- **Consigne écrite A**: Pour chacune des affirmations suivantes, dites si elle s'accorde avec l'extrait sur la justice administrative, puis justifiez par oui ou non en citant exactement les mots décisifs de l'extrait : (i) les dispositions du décret JADE entrent en vigueur le 1er janvier 2017 ; (ii) le rapport du groupe de travail compte 72 pages ; (iii) les syndicats de magistrats administratifs ont soutenu l'extension du champ des ordonnances.

La justice administrative de demain
En novembre 2015, le groupe de travail « Pour la justice administrative de demain » a rendu un rapport de 52 pages, par lequel il a formulé de multiples propositions.
Un certain nombre de ces propositions a été repris par le décret n° 2016-1480 du 2 novembre 2016, dit « JADE». Ses dispositions entreront en vigueur le 1er janvier 2017 et modifieront le code de justice administrative (CJA).
Sans prétendre à l’analyse exhaustive du décret, certaines dispositions de procédure générale peuvent susciter des observations, des interrogations, des critiques.
L’extension du domaine de l’article R 222-1 7° du CJA :
L’article R 222-1 7° du CJA permet le rejet par ordonnance, après l'expiration du délai de recours ou, lorsqu'un mémoire complémentaire a été annoncé, après la production de ce mémoire, des requêtes ne comportant que des moyens de légalité externe manifestement infondés, des moyens irrecevables, des moyens inopérants ou des moyens qui ne sont assortis que de faits manifestement insusceptibles de venir à leur soutien ou ne sont manifestement pas assortis des précisions permettant d'en apprécier le bien-fondé.
Dans le but de « répondre rapidement aux demandes dont l’issue est certaine », le groupe avait proposé une « clarification des possibilités de rejet par ordonnance » actuellement prévues à l’article R 222-1 7° CJA.
En réalité, sous couvert de « clarification », c’était bien d’une extension du domaine de l’article R 222-1 7° qu’il s’agissait, en donnant toute latitude au juge de rejeter par ordonnance les requêtes qu’il estimerait « manifestement infondées », et ce, « sans qu’il soit nécessaire de préciser pourquoi », autrement dit, sans motivation ...
Il importe de préciser que les syndicats de magistrats administratifs ont exprimé leur opposition à l’extension du champ de ces ordonnances.
En définitive, l’article 3 3° a limité cette extension à la seule procédure d’appel, hormis les requêtes relevant d’une série (art. R 222-1 6°) à l’égard desquelles l’ordonnance de rejet est rendue en premier et dernier ressort (art.29 2°du décret).
A ce sujet, le professeur Christian Atias écrivait : « … la cause est entendue lorsqu’il faut plaider contre le sens couramment donné à la loi invoquée en de telles circonstances, elle est perdue d’avance, avant tout jugement (…) Un juriste ne peut raisonner ainsi. Il sait que bien des causes qui paraissaient perdues ont été l’occasion de changements de l’état admis du droit, de revirements notamment… » (La revanche des causes perdues, recueil Dalloz 2006 p. 3004)
La décision préalable obligatoire :
Sous couvert de « renforcer les conditions d’accès au juge », le groupe proposait tout d’abord de supprimer l’exception à la règle de la décision préalable en matière de dommages de travaux publics, mais aussi de revenir sur la jurisprudence qui permet la régularisation en cours d’instance.
Ces propositions ont été suivies (art. 10 du décret), la requête qui tend au paiement d’une somme d’argent n’étant recevable qu’après la décision de l’administration sur la demande préalable.

(Entrées d'un jeu de données)

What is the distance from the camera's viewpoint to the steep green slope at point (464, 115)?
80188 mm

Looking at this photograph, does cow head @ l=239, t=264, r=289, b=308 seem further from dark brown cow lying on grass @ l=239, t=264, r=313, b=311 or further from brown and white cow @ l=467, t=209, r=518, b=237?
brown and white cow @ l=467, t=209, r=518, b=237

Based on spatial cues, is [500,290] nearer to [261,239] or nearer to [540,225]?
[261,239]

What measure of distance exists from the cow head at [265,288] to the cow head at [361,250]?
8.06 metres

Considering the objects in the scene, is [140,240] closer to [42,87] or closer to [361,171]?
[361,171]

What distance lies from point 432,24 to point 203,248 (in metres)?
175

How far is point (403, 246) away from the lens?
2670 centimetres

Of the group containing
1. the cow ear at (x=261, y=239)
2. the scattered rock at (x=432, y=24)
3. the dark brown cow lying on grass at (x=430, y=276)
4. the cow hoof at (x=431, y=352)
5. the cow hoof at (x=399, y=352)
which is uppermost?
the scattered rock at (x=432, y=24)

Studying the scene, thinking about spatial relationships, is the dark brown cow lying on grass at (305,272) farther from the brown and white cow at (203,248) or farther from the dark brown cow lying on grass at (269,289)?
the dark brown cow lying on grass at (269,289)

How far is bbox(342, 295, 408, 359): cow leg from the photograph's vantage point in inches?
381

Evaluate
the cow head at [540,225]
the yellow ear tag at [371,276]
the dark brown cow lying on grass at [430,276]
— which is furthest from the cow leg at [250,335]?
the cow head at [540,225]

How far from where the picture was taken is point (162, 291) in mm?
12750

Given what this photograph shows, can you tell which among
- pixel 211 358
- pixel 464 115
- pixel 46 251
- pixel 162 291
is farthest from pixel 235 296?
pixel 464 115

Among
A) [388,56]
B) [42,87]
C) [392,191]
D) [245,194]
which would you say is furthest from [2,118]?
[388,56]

- **Consigne écrite B**: Recopiez la liste depuis la ligne contenant « How far is bbox(342, 295, 408, 359): cow » jusqu'à la fin de la liste, ces deux bornes comprises.

- **Réponse A**:
(i) Oui : « Ses dispositions entreront en vigueur le 1er janvier 2017 ».
(ii) Non : « a rendu un rapport de 52 pages ».
(iii) Non : « ont exprimé leur opposition à l’extension du champ de ces ordonnances ».

- **Réponse B**:
How far is bbox(342, 295, 408, 359): cow leg from the photograph's vantage point in inches?
381

Evaluate
the cow head at [540,225]
the yellow ear tag at [371,276]
the dark brown cow lying on grass at [430,276]
— which is furthest from the cow leg at [250,335]?
the cow head at [540,225]

How far from where the picture was taken is point (162, 291) in mm?
12750

Given what this photograph shows, can you tell which among
- pixel 211 358
- pixel 464 115
- pixel 46 251
- pixel 162 291
is farthest from pixel 235 296?
pixel 464 115

Among
A) [388,56]
B) [42,87]
C) [392,191]
D) [245,194]
which would you say is furthest from [2,118]?
[388,56]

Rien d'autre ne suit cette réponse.